PASSAGE SHOWN:
++++++

Tsunami and Earthquake Research at the USGS

Photo by Jeff Hansen, in Santa Cruz Harbor, after tsunami wave from Japan hit west coast on March 11, 2011.

The tsunami wave, generated by the earthquake in Japan on March 11, 2011, hit the west coast of the United States many hours later. The Santa Cruz Yacht Harbor in Santa Cruz, California (pictured above, at the Murray Street bridge) experienced seiching, in which the tsunami wave oscillates in the constricted channel of the harbor from a few minutes to a few hours. Boats and floating u-docks were torn free from their moorings, and floated slowly but unattended. Many boats were damaged as a result. [See more]

The Question

Soon after the devastating tsunamis in the Indian Ocean on December 26, 2004 and in Japan on March 11, 2011, many people have asked, "Could such a tsunami happen in the United States?" This web page summarizes what we know about tsunamis that have struck the U.S. in the past, providing a foundation for estimating tsunami likelihood in the future. Below, we outline the sources of data that can help answer the question, and indicate when large tsunamis have happened and how large they were, for specific regions of the United States.

Samples of tsuanmi signage that you will see around coastal regions.

What are Tsunamis?

Figure to illustrate how an earthquake generates a tsunami.

Figure from USGS Circular 1187: “Surviving a Tsunami—Lessons from Chile, Hawaii, and Japan”: An earthquake along a subduction zone happens when the leading edge of the overriding plate breaks free and springs seaward, raising the sea floor and the water above it. This uplift starts a tsunami. Meanwhile, the bulge behind the leading edge collapses, thinning the plate and lowering coastal areas.

Tsunamis are ocean waves caused by large earthquakes and landslides that occur near or under the ocean. Scientists do not use the term "tidal wave" because these waves are not caused by tides. Tsunami waves are unlike typical ocean waves generated by wind and storms. When tsunamis approach shore, the behave like a very fast moving tide that extends far inland. A rule of thumb is that if you see the tsunami, it is too late to out run it. Most tsunamis do not "break" like the curling, wind-generated waves popular with surfers. Even "small" tsunamis (for example, 6 feet in height) are associated with extremely strong currents, capable of knocking someone off their feet. Because of complex interactions with the coast, tsunami waves can persist for many hours. As with many natural phenomena, tsunamis can range in size from micro-tsunamis detectable only by sensitive instruments on the ocean floor to mega-tsunamis that can affect the coastlines of entire oceans, as with the Indian Ocean tsunami of 2004. If you hear a tsunami warning or if you feel strong shaking at the coast or very unusual wave activity (e.g., the sea withdrawing far from shore), it is important to move to high ground and stay away from the coast until wave activity has subsided (usually several hours to days). For more general information on tsunamis and what to do during a tsunami warning, please visit sites sponsored by FEMA, the National Weather Service, state agencies, Pacific Marine Environmental Laboratory, NOAA, and the USGS.

++++++

STORED DATA:
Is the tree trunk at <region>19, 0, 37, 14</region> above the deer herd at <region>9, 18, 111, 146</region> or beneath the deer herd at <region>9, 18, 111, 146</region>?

++++++

REQUIREMENTS:
[A] Reproduce the tsunami passage word for word between "Samples of tsuanmi" and "lowering coastal areas.", inclusive.
[B] Continue the tsunami passage from where it stops.

FINAL ANSWERS:
[A]
Samples of tsuanmi signage that you will see around coastal regions.

What are Tsunamis?

Figure to illustrate how an earthquake generates a tsunami.

Figure from USGS Circular 1187: “Surviving a Tsunami—Lessons from Chile, Hawaii, and Japan”: An earthquake along a subduction zone happens when the leading edge of the overriding plate breaks free and springs seaward, raising the sea floor and the water above it. This uplift starts a tsunami. Meanwhile, the bulge behind the leading edge collapses, thinning the plate and lowering coastal areas.

[B]
Data We Can Use to Answer the Question

Sample of a computer animation of the Japan tsunami from 2011.There are three primary sources of information we can use to answer the question Could it Happen Here?

  1. tsunami catalogs of historic events,
  2. the age of geologic deposits left by great earthquakes and tsunamis, and
  3. computer simulations of tsunamis from potential great earthquake and landslides around the world.

In this web page, we will focus mainly on the historic information (1). The National Geophysical Data Center (part of NOAA), maintains a worldwide catalog of historic tsunamis. This catalog includes two types of measurements: runup observations from eyewitness accounts and wave height readings from tide gauge stations, most often located in harbors. In scientific terms, runup refers to the vertical height a wave reaches above a reference sea level as it washes ashore. Wave height is the vertical measurement of the wave before it reaches shore. Inundation distance is the horizontal distance a tsunami reaches landward from the shoreline. More information on tsunami measurements can be found at the NGDC Tsunami Introduction Page.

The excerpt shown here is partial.